◆ What is being asked
Rewrite the lines as a numbered list, starting with the line containing "What distance from" and going on through the last line, leaving out blank lines.

◆ Extracted data
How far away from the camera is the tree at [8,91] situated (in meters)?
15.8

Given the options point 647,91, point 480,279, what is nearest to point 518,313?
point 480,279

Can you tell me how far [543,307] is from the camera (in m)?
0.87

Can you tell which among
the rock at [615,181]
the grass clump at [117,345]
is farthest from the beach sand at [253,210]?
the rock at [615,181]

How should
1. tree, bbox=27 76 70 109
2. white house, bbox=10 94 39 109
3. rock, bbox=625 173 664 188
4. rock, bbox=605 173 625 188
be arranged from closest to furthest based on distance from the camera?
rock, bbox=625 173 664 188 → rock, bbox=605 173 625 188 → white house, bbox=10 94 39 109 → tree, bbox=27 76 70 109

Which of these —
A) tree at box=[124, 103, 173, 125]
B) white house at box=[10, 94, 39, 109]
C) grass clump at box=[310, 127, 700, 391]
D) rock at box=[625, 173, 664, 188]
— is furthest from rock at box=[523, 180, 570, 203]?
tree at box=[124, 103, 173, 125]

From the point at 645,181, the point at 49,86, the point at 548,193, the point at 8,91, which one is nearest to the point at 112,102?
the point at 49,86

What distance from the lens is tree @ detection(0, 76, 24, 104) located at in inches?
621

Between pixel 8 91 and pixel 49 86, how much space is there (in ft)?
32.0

◆ Answer to this problem
1. What distance from the lens is tree @ detection(0, 76, 24, 104) located at in inches?
2. 621
3. Between pixel 8 91 and pixel 49 86, how much space is there (in ft)?
4. 32.0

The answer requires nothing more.